The task —
Count the lines in the entries below that contain the string "nearest", treating uppercase and lowercase letters as different. Reply with the number alone.

......

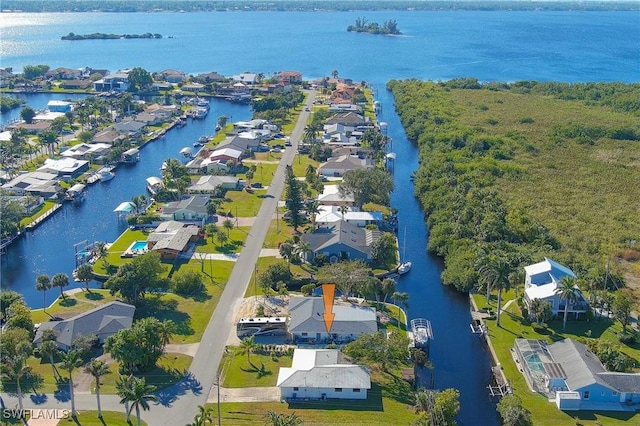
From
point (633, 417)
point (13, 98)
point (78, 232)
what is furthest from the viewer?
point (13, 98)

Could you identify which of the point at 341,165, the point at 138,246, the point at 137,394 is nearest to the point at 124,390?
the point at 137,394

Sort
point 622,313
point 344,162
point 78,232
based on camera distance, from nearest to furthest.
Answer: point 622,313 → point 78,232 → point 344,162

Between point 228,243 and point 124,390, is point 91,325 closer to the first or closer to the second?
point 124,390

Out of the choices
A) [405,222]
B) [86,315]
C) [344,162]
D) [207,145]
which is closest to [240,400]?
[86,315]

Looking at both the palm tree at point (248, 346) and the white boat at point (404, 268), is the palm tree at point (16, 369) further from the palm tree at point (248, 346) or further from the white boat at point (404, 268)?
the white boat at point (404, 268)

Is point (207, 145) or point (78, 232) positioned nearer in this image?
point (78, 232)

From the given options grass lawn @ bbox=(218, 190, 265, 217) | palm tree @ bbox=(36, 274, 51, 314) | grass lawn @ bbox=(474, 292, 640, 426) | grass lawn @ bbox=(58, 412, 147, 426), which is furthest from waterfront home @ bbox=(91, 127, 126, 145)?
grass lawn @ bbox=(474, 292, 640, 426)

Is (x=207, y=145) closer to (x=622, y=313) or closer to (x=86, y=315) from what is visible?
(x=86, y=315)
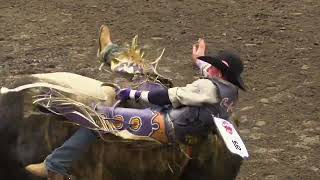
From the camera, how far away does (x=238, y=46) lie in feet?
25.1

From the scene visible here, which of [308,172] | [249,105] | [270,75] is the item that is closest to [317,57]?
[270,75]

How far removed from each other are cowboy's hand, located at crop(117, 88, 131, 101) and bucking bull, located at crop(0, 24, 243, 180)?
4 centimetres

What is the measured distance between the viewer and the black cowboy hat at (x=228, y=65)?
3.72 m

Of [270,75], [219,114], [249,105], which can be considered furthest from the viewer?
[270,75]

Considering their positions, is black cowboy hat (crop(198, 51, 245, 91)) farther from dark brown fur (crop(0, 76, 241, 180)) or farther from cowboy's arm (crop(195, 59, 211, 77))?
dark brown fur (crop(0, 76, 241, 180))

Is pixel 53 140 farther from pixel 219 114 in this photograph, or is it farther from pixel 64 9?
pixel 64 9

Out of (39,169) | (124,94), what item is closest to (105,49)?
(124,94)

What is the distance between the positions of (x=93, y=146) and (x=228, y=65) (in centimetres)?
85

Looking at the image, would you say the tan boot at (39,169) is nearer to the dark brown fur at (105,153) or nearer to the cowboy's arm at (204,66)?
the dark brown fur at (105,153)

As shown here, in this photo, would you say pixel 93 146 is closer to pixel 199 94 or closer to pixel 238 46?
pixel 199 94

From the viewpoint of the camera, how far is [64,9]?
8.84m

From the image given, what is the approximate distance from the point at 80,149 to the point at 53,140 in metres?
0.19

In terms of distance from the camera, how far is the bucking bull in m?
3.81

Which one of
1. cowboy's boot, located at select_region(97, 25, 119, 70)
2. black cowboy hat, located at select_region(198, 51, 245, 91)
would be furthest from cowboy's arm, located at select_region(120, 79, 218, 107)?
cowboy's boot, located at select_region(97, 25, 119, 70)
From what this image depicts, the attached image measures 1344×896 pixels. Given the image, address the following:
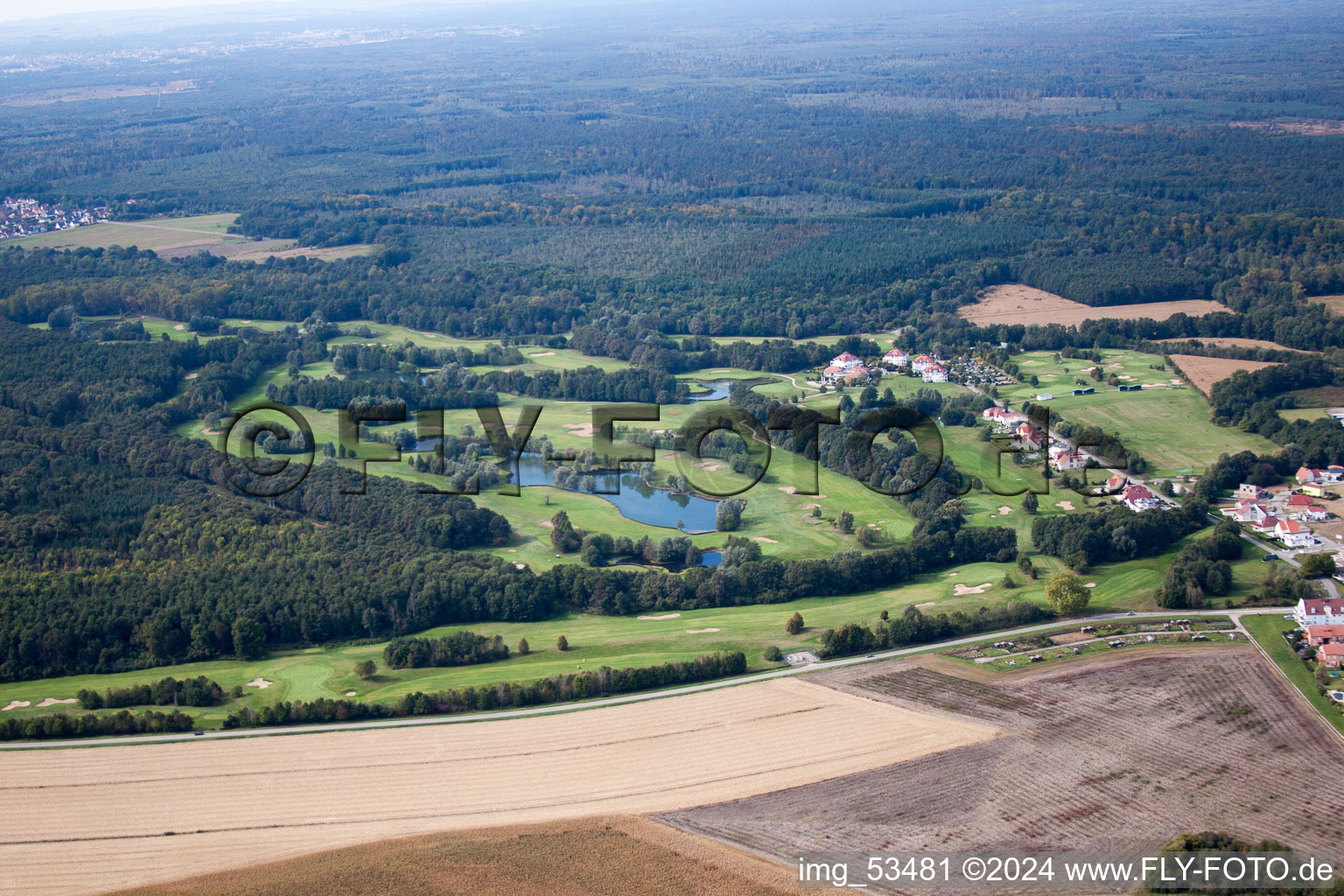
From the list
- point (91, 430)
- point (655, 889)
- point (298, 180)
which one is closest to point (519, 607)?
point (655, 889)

......

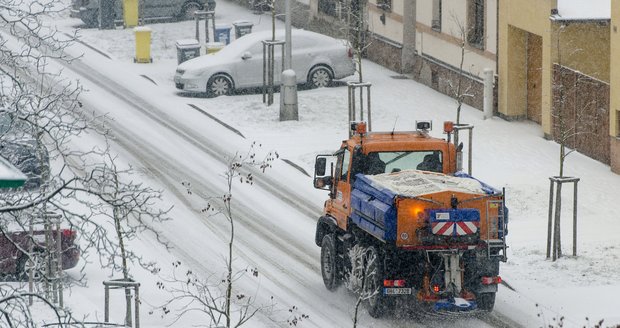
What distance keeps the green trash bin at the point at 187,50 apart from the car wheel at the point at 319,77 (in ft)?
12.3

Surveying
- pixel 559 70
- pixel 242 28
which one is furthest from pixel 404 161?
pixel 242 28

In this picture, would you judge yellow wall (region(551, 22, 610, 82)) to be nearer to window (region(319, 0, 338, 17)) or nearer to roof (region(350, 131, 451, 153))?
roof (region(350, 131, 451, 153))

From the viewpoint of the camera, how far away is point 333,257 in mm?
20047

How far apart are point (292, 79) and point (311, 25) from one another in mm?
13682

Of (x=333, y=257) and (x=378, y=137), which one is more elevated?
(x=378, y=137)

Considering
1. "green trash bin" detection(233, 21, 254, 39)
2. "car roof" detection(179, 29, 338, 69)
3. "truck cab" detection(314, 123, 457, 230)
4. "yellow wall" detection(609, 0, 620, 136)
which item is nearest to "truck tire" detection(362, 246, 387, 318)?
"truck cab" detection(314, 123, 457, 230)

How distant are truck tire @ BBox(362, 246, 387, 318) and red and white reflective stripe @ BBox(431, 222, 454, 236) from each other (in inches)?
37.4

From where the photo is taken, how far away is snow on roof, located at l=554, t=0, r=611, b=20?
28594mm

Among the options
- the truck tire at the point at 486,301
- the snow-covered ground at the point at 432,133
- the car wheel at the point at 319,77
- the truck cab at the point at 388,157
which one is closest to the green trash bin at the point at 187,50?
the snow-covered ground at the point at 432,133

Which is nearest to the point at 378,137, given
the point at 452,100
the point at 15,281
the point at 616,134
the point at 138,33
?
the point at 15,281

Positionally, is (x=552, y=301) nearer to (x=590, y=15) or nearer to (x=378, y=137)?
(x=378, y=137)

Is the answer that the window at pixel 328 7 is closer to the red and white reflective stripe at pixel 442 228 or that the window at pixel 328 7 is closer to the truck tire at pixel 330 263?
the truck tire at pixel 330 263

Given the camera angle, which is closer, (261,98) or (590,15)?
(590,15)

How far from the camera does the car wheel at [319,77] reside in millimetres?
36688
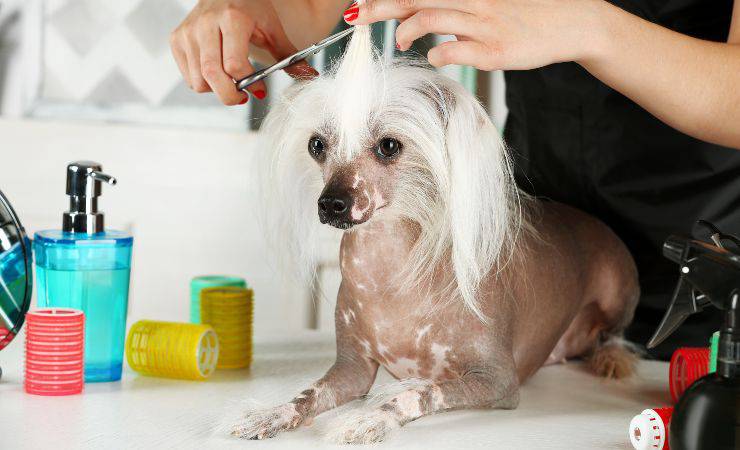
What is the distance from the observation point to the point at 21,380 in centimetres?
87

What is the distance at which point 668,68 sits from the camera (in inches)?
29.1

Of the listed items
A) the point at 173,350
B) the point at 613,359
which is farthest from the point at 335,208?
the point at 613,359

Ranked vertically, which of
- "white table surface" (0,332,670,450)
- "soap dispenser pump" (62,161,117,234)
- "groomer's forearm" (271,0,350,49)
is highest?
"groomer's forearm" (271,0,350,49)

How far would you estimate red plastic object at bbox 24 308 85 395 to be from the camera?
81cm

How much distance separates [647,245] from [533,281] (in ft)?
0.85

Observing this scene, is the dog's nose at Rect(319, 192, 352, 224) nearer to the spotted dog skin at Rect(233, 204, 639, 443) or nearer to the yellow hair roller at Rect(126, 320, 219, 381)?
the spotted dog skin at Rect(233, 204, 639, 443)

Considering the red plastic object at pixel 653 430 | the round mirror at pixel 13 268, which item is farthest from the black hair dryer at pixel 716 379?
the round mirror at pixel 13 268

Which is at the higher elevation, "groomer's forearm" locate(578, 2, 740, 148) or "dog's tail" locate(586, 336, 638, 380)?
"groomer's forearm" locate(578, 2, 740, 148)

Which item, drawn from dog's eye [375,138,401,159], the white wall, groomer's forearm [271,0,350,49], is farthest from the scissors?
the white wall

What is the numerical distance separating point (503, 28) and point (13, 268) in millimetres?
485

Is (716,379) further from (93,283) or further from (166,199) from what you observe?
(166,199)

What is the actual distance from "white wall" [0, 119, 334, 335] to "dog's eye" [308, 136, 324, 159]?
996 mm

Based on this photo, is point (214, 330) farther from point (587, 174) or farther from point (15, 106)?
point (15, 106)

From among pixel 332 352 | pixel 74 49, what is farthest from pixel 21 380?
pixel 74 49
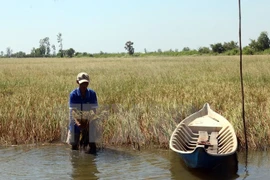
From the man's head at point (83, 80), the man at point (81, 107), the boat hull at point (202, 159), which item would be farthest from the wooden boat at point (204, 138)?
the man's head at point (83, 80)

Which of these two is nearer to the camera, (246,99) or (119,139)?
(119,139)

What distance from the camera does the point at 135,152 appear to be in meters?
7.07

......

Exercise response —
4